SUPPLIED PASSAGE Block Start

# 2. Model Selection

In this notebook, we are going to apply different ways to split your dataset and try to select the best model.

__`Step 1`__ Import the needed libraries

In [3]:
import pandas as pd
import numpy as np

In [4]:
import warnings
warnings.filterwarnings('ignore')

__`Step 2`__ Read the dataset __tugas.xlsx__

In [5]:
tugas = pd.read_excel(r'./Datasets/tugas.xlsx')
tugas

Unnamed: 0,Custid,Year_Birth,Gender,Education,Marital_Status,Dependents,Income,Dt_Customer,Rcn,Frq,...,Kitchen,SmallAppliances,HouseKeeping,Toys,NetPurchase,CatPurchase,Recomendation,CostPerContact,RevenuePerPositiveAnswer,DepVar
0,1003,1991,M,Graduation,,1,29761.20,2014-05-27,69,11,...,19,24,1,24,59,41,3,2,15,0
1,1004,1956,M,Master,Married,1,98249.55,2013-07-21,10,26,...,10,19,6,5,35,65,5,2,15,0
2,1006,1983,F,PhD,Together,1,23505.30,2013-10-30,65,14,...,2,48,2,1,67,33,4,2,15,0
3,1007,1970,F,Graduation,Single,1,72959.25,2012-12-06,73,18,...,7,13,1,8,46,54,4,2,15,0
4,1009,1941,F,Graduation,Married,0,114973.95,2013-10-30,75,30,...,9,35,9,9,17,83,5,2,15,0
...,...,...,...,...,...,...,...,...,...,...,...,...,...,...,...,...,...,...,...,...,...
2495,10989,1996,F,Basic,Single,1,29551.20,2013-03-20,41,10,...,40,24,22,2,59,41,3,2,15,0
2496,10991,1940,F,Graduation,Married,0,132566.70,2013-03-26,36,46,...,4,47,9,8,22,78,6,2,15,0
2497,10993,1955,F,Graduation,Together,0,91768.95,2013-08-04,1,25,...,8,27,8,1,47,53,4,2,15,0
2498,10994,1961,F,Basic,Married,1,99085.35,2012-09-23,1,28,...,5,21,3,4,55,45,5,2,15,0


__`Step 3`__ Create an object named __data__ that will contain your independent variables and another object named __target__ that will contain your independent varaible / target (the last column in the dataset)

In [6]:
# DO IT
data = tugas.drop(columns="DepVar")
target = tugas["DepVar"]

## 1.1. The train-test split

In this approach we randomly split the complete data into training and test sets. Then Perform the model training on the training set and use the test set for validation purpose, ideally split the data into 70:30 or 80:20. With this approach there is a possibility of high bias if we have limited data, because we would miss some information about the data which we have not used for training. If our data is huge and our test sample and train sample has the same distribution then this approach is acceptable.

SUPPLIED PASSAGE Block End

ACTIVITY 1:
Copy out the model selection notebook word for word, from "# 2. Model Selection" to "warnings.filterwarnings('ignore')".
ACTIVITY 2:
Answer these from the model selection notebook:
(a) What file is read in Step 2?
(b) Which column is dropped from the table to make the object named data?
(c) What two ways of dividing the data into training and test sets are named as ideal?

DATA Block Start

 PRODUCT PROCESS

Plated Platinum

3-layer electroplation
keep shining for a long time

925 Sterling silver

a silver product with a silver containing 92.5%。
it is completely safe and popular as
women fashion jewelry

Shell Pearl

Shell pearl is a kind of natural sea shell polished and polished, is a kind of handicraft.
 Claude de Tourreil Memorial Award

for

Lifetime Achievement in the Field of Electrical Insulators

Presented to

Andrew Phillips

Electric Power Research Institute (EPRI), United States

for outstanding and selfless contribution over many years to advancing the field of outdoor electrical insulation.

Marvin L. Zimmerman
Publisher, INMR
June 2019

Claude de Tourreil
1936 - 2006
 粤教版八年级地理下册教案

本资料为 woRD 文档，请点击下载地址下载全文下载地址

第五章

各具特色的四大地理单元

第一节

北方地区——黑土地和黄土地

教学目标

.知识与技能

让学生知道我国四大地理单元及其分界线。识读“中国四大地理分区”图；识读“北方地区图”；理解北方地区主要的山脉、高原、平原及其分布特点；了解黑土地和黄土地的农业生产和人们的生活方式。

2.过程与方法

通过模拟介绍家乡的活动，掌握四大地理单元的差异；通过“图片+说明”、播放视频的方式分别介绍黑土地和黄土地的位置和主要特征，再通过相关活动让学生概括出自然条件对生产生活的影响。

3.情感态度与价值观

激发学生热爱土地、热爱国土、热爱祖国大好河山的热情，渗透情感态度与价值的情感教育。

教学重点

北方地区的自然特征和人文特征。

DATA Block End

ANSWER SECTION 1:
# 2. Model Selection

In this notebook, we are going to apply different ways to split your dataset and try to select the best model.

__`Step 1`__ Import the needed libraries

In [3]:
import pandas as pd
import numpy as np

In [4]:
import warnings
warnings.filterwarnings('ignore')

ANSWER SECTION 2:
(a) tugas.xlsx
(b) DepVar
(c) 70:30 or 80:20